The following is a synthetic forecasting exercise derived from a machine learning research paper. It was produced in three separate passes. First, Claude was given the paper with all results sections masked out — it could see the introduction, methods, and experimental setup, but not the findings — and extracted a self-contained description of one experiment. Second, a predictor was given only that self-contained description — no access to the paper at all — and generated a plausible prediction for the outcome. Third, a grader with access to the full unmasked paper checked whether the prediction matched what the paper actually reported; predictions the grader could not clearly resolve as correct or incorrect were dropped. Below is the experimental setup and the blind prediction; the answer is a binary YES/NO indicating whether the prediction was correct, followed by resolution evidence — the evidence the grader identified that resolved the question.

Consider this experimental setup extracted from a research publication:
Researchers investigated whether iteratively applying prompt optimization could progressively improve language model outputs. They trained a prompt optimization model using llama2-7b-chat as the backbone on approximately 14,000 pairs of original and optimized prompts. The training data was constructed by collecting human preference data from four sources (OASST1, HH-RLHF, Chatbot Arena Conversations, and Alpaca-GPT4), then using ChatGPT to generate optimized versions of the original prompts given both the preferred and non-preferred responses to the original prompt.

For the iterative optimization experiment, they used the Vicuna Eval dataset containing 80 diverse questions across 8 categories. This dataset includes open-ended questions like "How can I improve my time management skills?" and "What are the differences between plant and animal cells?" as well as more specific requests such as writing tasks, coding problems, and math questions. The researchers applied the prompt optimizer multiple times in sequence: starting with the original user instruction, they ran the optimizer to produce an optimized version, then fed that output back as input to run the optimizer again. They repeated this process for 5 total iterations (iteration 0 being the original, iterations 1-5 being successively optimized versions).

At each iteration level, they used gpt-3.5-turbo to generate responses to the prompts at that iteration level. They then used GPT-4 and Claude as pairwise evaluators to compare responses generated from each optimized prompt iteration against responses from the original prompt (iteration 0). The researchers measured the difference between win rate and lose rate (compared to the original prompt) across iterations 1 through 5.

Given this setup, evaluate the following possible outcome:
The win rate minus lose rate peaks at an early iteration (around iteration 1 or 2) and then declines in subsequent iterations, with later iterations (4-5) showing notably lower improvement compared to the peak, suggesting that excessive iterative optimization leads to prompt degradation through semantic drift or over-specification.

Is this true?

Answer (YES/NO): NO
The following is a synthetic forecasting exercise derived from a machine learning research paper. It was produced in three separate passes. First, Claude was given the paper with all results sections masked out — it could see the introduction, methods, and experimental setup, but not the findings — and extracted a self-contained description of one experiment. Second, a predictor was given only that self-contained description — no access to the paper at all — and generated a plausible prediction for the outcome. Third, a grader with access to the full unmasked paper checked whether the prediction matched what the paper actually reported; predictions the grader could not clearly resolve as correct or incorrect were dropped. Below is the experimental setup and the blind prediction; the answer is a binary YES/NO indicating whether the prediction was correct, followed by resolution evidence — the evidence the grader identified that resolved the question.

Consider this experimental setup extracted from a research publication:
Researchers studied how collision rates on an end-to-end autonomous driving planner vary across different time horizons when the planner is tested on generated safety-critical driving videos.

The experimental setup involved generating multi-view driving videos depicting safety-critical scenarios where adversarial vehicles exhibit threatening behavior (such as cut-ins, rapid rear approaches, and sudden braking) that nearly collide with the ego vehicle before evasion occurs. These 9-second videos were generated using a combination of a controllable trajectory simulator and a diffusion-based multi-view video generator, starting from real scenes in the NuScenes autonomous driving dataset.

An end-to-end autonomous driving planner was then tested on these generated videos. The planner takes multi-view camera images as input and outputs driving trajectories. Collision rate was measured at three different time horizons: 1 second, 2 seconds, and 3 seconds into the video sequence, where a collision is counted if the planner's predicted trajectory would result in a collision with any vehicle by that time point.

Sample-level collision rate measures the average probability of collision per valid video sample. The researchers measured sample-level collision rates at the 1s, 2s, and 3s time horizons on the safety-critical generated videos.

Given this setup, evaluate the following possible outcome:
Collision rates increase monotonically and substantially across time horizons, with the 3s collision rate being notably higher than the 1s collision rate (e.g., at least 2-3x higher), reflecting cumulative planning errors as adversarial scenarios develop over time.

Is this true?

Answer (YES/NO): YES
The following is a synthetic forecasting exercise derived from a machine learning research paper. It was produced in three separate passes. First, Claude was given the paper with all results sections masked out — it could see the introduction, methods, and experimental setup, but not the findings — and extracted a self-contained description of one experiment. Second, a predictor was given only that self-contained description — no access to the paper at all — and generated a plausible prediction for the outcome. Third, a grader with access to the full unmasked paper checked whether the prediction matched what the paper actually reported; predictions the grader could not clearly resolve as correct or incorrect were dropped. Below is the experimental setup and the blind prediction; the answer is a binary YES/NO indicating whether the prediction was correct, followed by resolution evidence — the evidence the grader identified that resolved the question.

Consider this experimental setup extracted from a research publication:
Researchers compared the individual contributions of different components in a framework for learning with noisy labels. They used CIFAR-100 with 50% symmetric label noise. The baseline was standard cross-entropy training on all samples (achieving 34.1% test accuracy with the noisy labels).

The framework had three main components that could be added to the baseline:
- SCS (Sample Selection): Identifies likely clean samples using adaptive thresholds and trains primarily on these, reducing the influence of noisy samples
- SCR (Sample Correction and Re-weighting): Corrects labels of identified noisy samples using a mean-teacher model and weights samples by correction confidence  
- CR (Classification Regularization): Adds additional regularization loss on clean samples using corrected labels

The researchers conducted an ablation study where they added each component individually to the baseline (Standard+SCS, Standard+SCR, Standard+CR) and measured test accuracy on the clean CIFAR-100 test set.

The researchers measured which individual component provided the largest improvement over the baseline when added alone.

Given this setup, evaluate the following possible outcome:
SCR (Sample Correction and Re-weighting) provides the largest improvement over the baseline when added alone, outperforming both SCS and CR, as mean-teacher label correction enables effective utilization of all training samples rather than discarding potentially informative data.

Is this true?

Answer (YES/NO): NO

---

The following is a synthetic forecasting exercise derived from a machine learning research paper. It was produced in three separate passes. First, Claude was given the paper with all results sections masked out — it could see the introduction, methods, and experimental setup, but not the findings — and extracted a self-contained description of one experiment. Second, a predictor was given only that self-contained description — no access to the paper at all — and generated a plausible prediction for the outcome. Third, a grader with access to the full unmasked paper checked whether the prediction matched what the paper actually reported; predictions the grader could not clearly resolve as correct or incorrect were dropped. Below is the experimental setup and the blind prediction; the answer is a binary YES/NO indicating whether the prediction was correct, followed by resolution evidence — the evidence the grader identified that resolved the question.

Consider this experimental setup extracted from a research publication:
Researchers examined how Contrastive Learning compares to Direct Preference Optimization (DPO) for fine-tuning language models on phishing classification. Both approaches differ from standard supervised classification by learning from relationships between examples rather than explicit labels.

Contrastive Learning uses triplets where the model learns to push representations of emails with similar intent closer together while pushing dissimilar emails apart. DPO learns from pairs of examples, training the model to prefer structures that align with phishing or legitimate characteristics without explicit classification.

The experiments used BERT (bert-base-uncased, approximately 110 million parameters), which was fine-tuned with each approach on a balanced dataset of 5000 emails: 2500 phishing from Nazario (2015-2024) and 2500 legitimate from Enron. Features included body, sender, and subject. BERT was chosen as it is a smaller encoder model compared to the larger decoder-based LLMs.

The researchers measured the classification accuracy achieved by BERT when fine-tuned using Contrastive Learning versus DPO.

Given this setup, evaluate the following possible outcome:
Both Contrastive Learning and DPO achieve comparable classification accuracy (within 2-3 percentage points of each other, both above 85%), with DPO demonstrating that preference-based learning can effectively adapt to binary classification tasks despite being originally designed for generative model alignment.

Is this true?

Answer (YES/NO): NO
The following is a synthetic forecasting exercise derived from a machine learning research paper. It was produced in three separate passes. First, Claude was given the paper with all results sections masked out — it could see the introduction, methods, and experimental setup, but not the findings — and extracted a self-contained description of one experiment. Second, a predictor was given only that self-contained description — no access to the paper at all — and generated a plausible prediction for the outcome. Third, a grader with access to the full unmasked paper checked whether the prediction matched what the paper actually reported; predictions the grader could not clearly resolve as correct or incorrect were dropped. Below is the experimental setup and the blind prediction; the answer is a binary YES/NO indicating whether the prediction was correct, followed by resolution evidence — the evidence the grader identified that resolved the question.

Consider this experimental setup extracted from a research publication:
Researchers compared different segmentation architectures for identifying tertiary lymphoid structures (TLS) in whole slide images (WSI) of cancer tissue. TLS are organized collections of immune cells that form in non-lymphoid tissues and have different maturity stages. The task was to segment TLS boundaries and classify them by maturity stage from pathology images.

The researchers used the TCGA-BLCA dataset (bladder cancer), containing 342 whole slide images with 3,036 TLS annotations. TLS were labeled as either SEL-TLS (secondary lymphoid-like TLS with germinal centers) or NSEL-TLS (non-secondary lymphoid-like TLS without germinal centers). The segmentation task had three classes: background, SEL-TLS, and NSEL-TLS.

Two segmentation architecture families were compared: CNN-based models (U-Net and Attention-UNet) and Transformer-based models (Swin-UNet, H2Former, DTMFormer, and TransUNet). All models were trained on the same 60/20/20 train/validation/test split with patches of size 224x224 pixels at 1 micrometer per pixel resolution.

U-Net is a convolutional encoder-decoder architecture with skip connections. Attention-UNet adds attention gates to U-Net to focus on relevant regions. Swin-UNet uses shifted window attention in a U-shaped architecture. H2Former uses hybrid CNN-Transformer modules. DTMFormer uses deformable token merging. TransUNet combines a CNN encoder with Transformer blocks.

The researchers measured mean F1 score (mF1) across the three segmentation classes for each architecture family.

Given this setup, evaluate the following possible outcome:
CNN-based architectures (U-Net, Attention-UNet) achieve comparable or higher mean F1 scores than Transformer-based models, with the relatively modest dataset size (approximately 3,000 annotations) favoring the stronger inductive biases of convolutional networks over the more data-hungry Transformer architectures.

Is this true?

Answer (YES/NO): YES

Aim of the task |
Using the listing, filter for "notably" and return the matching lines.

Answer to the problem |
The win rate minus lose rate peaks at an early iteration (around iteration 1 or 2) and then declines in subsequent iterations, with later iterations (4-5) showing notably lower improvement compared to the peak, suggesting that excessive iterative optimization leads to prompt degradation through semantic drift or over-specification.
Collision rates increase monotonically and substantially across time horizons, with the 3s collision rate being notably higher than the 1s collision rate (e.g., at least 2-3x higher), reflecting cumulative planning errors as adversarial scenarios develop over time.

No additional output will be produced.